Directions »
Everything from the line containing "phylum: Chordata" to the last line of the entries must be reproduced exactly, and nothing outside that range.

Material for this exercise »
--------------------------------------------------

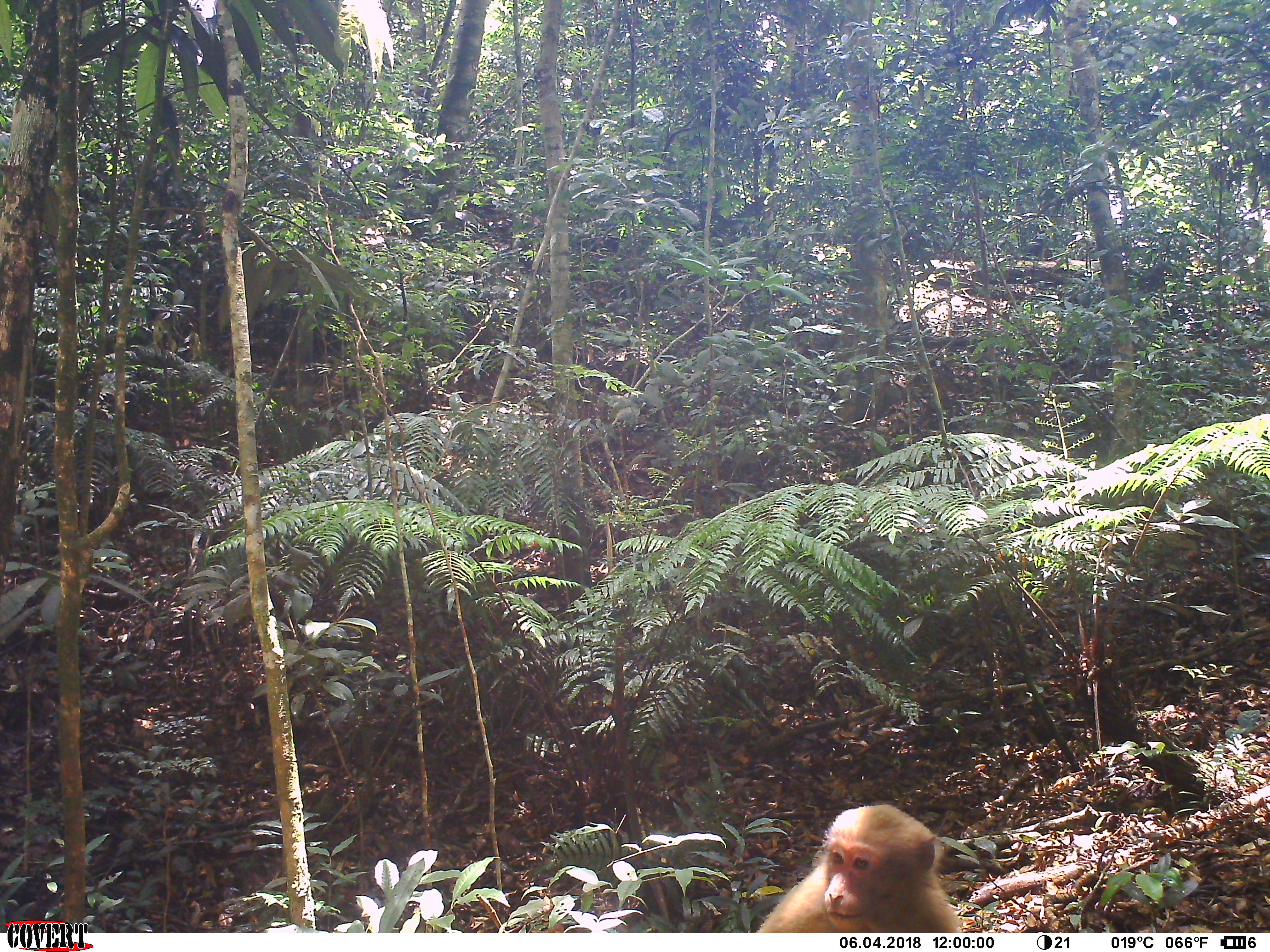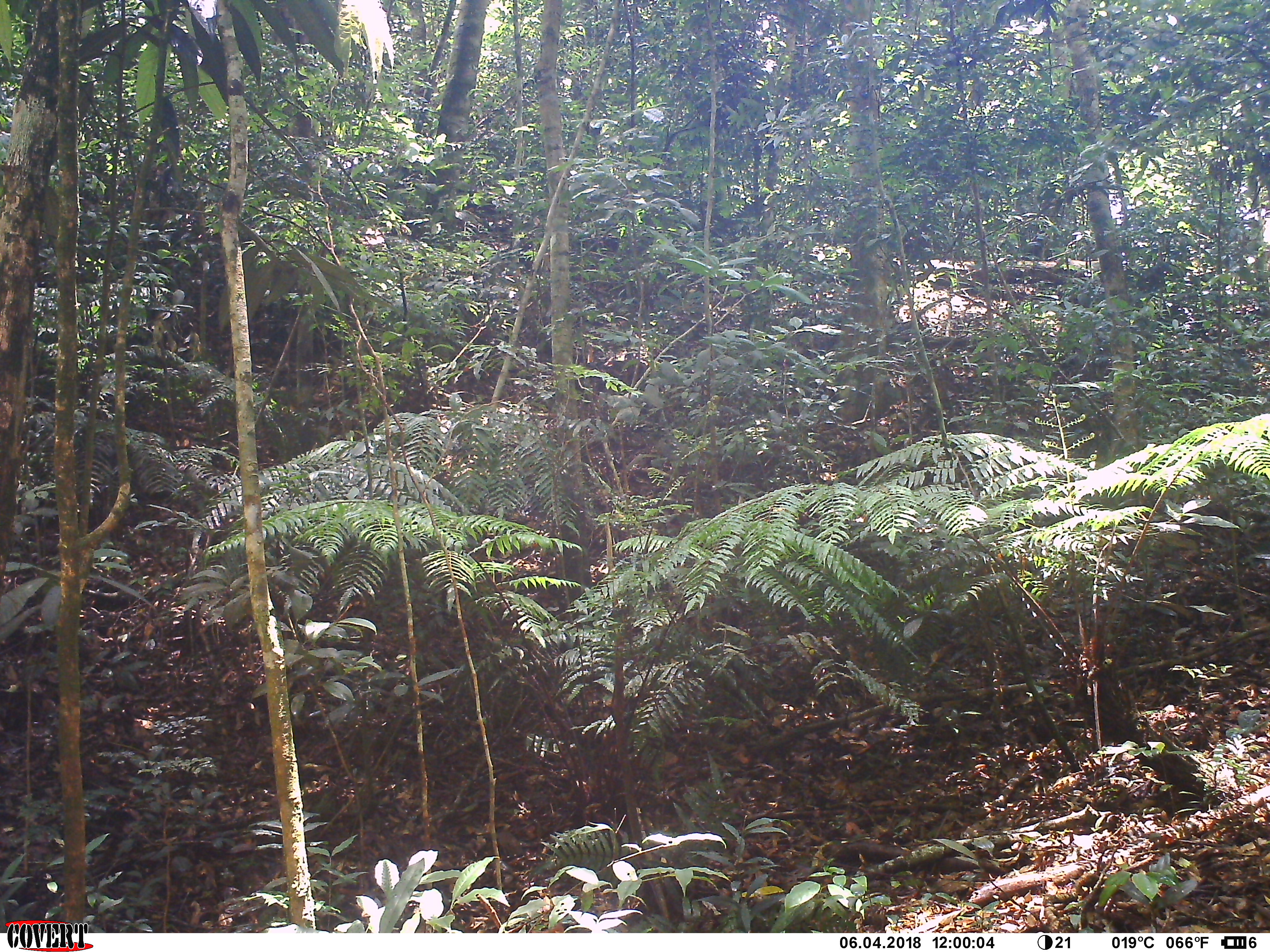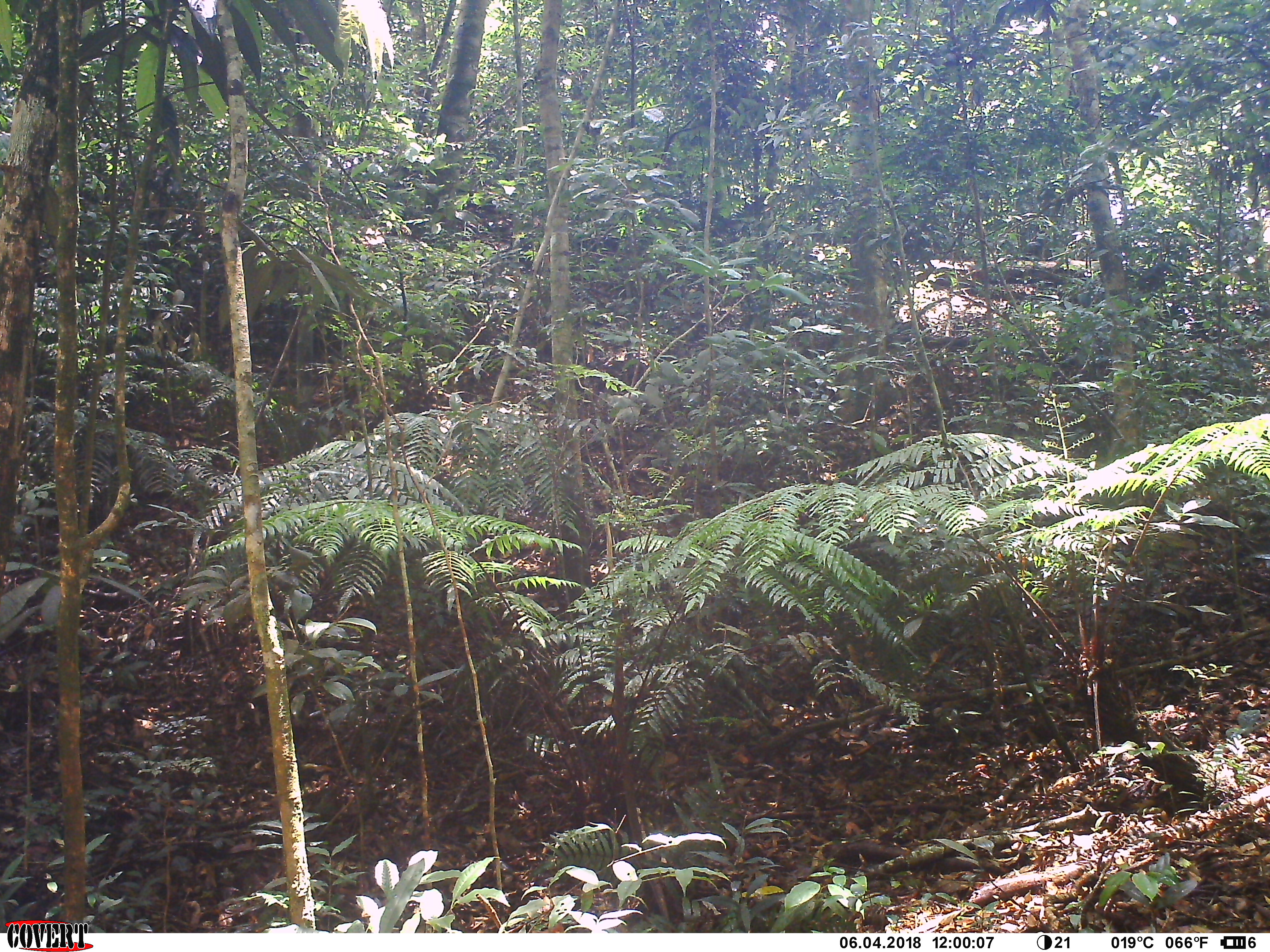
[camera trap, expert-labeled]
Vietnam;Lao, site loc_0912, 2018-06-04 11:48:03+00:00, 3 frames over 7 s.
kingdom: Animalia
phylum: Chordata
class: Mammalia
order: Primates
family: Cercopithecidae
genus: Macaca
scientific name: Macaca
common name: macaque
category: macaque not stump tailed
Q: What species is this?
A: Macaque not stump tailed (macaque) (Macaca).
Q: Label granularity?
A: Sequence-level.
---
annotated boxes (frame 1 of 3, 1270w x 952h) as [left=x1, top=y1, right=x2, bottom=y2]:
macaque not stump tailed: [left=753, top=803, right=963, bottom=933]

--------------------------------------------------

Written response »
phylum: Chordata
class: Mammalia
order: Primates
family: Cercopithecidae
genus: Macaca
scientific name: Macaca
common name: macaque
category: macaque not stump tailed
Q: What species is this?
A: Macaque not stump tailed (macaque) (Macaca).
Q: Label granularity?
A: Sequence-level.
---
annotated boxes (frame 1 of 3, 1270w x 952h) as [left=x1, top=y1, right=x2, bottom=y2]:
macaque not stump tailed: [left=753, top=803, right=963, bottom=933]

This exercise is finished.